AIM OF THE TASK: Determine the number of lines below that contain "Kids". Write nothing but that number.

———

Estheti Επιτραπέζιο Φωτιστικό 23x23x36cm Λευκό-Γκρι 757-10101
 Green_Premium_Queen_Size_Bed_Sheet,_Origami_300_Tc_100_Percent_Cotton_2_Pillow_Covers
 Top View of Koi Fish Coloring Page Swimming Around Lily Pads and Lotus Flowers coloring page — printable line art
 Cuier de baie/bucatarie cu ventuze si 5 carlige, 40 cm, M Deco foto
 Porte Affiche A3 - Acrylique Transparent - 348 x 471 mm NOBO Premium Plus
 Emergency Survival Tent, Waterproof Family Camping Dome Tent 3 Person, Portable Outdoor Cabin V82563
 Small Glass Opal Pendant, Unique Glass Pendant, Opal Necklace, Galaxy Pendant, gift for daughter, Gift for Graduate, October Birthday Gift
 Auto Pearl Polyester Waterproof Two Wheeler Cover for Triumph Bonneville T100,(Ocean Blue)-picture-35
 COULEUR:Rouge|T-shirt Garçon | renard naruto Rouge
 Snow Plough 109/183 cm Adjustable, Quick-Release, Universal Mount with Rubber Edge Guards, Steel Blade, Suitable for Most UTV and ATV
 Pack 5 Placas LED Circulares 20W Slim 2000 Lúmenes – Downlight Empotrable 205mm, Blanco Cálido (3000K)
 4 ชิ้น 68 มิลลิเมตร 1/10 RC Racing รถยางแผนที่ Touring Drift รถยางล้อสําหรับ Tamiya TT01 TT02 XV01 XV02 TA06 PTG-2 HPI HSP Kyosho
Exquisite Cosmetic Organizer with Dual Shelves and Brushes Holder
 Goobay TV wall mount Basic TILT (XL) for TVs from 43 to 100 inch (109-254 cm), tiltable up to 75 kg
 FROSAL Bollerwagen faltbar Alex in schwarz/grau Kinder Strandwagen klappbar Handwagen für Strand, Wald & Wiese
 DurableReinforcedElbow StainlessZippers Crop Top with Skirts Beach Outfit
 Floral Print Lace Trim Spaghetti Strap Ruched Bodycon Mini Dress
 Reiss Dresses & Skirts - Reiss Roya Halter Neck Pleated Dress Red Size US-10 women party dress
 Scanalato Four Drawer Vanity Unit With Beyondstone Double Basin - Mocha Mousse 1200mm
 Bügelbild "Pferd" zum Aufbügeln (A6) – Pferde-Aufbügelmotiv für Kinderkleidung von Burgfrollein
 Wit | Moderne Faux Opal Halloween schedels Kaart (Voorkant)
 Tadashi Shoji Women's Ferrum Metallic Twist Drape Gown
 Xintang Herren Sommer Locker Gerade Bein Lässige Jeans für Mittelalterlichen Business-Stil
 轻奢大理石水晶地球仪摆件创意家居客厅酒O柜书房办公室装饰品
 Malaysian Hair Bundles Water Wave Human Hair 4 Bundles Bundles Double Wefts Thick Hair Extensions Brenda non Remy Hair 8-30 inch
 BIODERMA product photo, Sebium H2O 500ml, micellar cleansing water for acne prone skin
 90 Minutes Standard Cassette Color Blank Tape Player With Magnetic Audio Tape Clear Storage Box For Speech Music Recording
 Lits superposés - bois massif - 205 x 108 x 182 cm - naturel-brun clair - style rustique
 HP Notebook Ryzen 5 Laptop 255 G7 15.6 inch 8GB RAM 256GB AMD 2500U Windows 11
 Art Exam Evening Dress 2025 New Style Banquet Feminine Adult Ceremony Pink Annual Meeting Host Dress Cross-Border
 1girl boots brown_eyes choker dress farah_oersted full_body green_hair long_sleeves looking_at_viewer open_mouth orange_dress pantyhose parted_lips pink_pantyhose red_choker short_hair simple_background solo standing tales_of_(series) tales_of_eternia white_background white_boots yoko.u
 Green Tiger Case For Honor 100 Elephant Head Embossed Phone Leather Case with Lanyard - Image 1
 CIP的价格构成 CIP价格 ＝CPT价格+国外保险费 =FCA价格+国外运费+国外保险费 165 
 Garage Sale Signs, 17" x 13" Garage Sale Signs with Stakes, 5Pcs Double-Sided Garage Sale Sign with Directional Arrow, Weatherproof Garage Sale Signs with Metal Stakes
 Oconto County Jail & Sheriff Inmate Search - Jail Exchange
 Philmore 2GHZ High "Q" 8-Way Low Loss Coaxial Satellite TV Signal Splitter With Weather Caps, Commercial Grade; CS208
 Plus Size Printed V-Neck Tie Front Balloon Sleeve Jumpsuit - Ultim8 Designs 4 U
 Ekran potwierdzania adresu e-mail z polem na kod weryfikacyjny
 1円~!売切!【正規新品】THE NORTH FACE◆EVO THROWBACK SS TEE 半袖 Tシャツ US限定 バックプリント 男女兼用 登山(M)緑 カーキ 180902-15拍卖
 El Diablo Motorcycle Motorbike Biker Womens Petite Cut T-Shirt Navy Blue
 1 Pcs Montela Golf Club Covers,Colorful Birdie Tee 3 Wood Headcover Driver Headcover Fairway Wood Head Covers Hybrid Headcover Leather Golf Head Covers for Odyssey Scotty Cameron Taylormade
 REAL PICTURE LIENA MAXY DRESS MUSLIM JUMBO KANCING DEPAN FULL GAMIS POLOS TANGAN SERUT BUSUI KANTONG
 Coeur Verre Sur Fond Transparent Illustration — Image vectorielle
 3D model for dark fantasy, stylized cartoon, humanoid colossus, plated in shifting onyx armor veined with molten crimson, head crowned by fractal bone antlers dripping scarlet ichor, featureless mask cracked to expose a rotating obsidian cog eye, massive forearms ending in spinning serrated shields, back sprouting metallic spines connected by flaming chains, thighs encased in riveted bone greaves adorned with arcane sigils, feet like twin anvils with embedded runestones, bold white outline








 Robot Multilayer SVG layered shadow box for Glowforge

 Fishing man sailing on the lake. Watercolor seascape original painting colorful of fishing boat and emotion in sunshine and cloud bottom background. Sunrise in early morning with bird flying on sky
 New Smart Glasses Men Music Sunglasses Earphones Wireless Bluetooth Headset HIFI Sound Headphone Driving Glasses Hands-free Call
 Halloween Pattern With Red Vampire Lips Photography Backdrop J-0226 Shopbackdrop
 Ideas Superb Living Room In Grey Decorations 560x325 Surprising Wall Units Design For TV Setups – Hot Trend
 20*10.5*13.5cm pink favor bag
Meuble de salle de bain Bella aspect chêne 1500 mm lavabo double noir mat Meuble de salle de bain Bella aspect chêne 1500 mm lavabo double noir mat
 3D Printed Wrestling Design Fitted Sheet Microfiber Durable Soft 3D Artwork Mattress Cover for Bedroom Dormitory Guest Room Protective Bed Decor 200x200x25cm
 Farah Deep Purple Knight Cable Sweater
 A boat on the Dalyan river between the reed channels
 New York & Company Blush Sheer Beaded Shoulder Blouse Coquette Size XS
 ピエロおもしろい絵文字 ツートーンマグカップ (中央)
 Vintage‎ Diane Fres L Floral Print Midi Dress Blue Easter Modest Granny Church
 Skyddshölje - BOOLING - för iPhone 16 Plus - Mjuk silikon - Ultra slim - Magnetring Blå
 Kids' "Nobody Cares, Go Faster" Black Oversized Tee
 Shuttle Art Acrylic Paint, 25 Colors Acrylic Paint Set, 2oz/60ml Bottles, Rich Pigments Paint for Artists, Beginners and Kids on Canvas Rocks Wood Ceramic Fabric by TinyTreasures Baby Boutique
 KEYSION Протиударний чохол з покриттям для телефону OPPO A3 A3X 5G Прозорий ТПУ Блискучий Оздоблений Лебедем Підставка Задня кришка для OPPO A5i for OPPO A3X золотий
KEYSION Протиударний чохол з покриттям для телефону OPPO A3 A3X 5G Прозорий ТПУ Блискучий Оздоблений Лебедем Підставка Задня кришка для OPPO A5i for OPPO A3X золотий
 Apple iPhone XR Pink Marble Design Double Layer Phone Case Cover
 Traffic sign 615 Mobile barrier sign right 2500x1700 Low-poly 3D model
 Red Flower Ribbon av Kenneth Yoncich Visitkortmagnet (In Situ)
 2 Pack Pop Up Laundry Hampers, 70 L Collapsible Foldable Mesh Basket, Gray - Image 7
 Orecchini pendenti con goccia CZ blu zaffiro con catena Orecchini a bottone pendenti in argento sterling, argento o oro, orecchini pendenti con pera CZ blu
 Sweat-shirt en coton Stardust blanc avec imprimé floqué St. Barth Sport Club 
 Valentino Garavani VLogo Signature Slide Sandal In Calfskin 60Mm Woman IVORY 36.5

———

RESULT FOR THIS EXERCISE: 2